Provided passage>
▬▬▬▬▬▬
Title: Statistical Approaches to Protecting Confidentiality for Microdata and Their Effects on the Quality of Statistical Inferences
Author: Jerome P. Reiter
Author’s institution: Duke University
Correspondence:
Jerome P. Reiter
Box 90251, Duke University
Durham, NC 27708
Phone: 919 668 5227
Fax: 919 684 8594
Email:
Running head: Disclosure Control and Data Quality
Word count: 6496
Author Note:
Jerome P. Reiter is the Mrs. Alexander Hehmeyer Associate Professor of Statistical Science at Duke University, Durham, NC, USA. The author thanks the associate editor and four referees for extremely valuable comments. This work was supported by the National Science Foundation [CNS 1012141 to J. R.]. *Address correspondence to Jerome Reiter, Duke University, Department of Statistical Science, Box 90251, Durham, NC 27708, USA; email: .
▬▬▬▬▬▬
Tasks to complete>
1. What running head does the title page on protecting microdata confidentiality give?
2. Carry on with the title page on protecting microdata confidentiality, picking up right after its author note.
The entries have no role in any of this work.

Material>
▬▬▬▬▬▬
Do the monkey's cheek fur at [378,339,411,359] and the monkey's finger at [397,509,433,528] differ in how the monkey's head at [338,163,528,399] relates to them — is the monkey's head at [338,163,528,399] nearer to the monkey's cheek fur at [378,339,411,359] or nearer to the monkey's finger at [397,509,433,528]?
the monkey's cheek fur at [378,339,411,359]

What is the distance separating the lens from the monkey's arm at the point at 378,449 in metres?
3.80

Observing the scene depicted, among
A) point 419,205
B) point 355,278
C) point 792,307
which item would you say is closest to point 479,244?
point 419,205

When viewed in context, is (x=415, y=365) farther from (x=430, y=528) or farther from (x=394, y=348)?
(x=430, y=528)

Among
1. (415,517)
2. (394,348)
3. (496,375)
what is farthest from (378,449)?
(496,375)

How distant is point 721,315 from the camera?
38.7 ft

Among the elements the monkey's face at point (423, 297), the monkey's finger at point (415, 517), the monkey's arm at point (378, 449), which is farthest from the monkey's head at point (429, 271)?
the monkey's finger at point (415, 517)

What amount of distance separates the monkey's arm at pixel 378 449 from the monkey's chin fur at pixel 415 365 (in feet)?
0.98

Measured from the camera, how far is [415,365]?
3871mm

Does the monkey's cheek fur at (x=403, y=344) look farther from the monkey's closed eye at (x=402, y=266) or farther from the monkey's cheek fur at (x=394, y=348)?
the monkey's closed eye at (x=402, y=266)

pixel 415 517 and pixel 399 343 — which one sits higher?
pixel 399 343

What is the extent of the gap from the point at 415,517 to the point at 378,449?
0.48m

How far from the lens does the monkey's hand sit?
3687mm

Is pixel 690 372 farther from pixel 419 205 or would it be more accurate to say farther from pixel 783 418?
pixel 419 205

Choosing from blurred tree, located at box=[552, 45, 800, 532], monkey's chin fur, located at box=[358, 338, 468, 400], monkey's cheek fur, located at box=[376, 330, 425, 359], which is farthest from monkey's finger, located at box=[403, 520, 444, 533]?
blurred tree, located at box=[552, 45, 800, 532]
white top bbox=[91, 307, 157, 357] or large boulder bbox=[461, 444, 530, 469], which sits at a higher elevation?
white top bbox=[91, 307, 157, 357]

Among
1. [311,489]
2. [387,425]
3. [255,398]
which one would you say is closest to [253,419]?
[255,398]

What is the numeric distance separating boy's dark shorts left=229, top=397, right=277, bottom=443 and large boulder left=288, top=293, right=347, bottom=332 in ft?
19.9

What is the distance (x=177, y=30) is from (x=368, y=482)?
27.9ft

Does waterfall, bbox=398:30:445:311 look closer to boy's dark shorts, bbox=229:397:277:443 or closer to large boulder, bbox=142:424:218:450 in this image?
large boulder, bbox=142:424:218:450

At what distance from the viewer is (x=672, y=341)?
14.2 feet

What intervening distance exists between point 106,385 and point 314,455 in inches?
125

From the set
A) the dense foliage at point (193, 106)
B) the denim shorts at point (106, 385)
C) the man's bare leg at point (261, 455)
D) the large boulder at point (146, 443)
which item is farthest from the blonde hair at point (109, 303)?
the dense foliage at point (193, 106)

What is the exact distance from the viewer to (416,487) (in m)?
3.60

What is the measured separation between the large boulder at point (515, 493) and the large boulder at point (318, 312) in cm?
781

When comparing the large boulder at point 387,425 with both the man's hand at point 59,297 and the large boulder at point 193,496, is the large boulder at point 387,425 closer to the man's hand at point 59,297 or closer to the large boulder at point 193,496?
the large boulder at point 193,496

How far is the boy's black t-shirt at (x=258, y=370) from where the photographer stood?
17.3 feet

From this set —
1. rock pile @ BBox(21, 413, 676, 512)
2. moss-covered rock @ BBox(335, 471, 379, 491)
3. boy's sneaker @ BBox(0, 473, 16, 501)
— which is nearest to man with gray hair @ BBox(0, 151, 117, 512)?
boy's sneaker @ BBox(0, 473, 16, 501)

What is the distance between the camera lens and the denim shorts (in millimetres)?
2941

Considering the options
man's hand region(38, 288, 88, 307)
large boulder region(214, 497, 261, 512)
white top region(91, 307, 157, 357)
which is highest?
▬▬▬▬▬▬
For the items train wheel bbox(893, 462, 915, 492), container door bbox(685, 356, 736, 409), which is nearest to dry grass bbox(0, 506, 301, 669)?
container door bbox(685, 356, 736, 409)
▬▬▬▬▬▬
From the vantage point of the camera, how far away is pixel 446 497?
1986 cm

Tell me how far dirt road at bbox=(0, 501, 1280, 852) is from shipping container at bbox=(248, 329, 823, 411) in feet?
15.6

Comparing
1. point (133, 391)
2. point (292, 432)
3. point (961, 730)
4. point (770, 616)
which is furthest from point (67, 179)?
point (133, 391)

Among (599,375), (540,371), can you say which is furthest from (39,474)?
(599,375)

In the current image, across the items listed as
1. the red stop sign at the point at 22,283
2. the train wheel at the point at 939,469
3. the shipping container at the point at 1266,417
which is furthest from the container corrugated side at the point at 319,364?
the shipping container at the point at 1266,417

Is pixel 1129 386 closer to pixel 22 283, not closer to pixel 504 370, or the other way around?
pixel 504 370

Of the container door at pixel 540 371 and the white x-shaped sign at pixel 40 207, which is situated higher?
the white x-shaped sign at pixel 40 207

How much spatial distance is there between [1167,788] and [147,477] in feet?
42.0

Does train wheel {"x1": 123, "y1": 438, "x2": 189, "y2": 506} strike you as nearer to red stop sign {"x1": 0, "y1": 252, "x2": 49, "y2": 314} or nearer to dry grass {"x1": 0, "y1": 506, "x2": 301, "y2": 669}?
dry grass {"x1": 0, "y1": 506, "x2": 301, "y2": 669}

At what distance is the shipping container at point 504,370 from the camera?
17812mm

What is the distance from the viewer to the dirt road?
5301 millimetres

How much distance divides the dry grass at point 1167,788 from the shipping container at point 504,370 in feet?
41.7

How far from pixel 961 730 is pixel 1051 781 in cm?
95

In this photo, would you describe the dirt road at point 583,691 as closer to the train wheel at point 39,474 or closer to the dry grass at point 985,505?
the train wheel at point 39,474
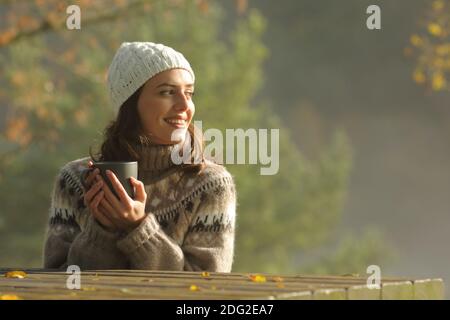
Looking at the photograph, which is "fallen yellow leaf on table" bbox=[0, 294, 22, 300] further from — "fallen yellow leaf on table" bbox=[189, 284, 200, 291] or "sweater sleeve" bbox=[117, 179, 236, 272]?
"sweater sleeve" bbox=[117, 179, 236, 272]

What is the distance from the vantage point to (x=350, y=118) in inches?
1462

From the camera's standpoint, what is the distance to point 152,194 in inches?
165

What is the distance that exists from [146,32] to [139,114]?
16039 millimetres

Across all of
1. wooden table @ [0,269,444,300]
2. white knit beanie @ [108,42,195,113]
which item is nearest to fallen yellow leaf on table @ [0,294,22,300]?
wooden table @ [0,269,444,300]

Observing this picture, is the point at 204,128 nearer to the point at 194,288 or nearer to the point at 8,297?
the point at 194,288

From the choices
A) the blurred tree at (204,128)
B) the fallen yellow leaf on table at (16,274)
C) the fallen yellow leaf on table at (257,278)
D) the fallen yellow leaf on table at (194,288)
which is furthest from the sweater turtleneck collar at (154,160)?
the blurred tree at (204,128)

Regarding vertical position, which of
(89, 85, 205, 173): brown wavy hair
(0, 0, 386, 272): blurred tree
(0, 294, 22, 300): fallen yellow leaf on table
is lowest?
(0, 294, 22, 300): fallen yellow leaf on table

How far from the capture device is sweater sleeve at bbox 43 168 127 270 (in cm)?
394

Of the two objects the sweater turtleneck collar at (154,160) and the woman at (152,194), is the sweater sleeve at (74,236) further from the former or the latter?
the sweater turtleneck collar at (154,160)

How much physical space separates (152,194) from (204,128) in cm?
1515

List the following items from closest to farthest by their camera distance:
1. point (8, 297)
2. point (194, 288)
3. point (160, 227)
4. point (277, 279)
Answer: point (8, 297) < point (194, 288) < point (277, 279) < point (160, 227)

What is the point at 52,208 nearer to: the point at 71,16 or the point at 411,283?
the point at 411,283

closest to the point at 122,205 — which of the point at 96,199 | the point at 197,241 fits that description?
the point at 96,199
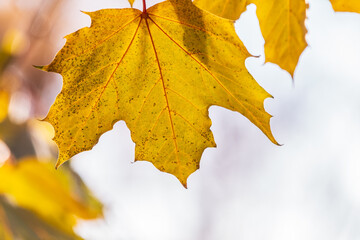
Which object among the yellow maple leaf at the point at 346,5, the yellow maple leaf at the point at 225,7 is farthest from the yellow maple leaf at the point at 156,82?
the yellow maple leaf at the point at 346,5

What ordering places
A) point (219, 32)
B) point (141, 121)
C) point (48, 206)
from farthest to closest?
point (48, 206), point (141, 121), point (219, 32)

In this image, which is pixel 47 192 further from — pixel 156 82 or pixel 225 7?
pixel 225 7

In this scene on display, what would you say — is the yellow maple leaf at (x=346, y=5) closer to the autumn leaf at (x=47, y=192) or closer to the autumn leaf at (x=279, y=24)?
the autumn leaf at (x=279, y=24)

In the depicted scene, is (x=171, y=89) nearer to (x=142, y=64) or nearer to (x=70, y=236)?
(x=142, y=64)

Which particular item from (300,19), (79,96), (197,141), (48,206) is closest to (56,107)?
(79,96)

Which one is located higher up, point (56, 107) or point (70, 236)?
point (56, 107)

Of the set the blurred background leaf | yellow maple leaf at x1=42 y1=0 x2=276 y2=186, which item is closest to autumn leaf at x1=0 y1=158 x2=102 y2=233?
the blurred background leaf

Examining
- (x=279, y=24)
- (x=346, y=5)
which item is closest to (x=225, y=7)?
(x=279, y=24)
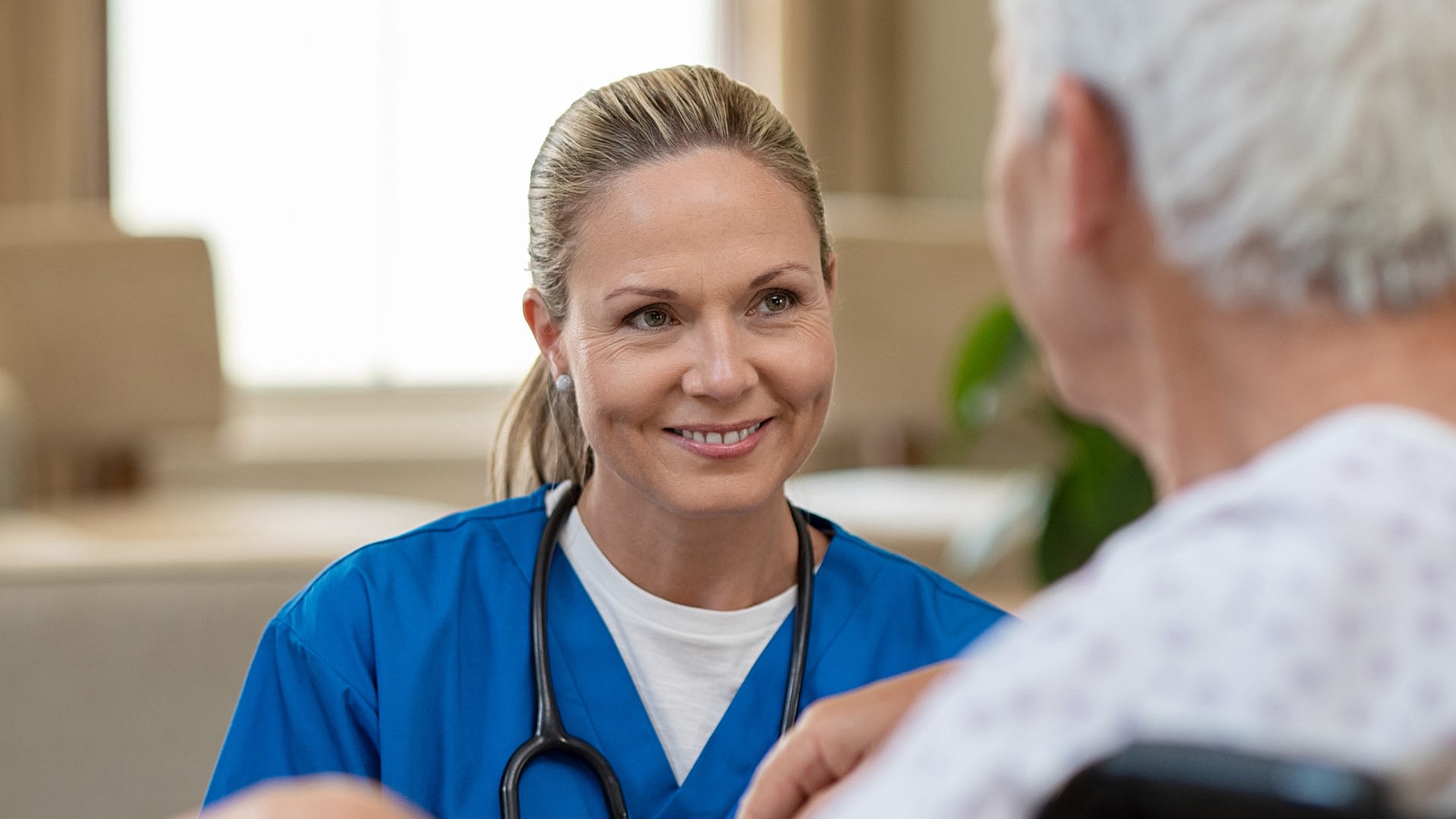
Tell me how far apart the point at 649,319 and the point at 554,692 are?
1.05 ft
▬▬▬▬▬▬
Final results>
1. Disclosure Control and Data Quality

2.
Abstract
When sharing microdata, i.e., data on individuals, with the public, organizations face competing objectives. On the one hand, they strive to release data files that are useful for a wide range of statistical purposes and easy for secondary data users to analyze with standard statistical methods. On the other hand, they must protect the confidentiality of data subjects’ identities and sensitive attributes from attacks by ill-intentioned data users. To address such threats, organizations typically alter microdata before sharing it with others; in fact, most public use datasets with unrestricted access have undergone one or more disclosure protection treatments. This research synthesis reviews statistical approaches to protecting data confidentiality commonly used by government agencies and survey organizations, with particular emphasis on their impacts on the accuracy of secondary data analyses. In general terms, it discusses potential biases that can result from the disclosure treatments, as well as when and how it is possible to avoid or correct those biases. The synthesis is intended for social scientists doing secondary data analysis with microdata; it does not prescribe best practices for implementing disclosure protection methods or gauging disclosure risks when disseminating microdata.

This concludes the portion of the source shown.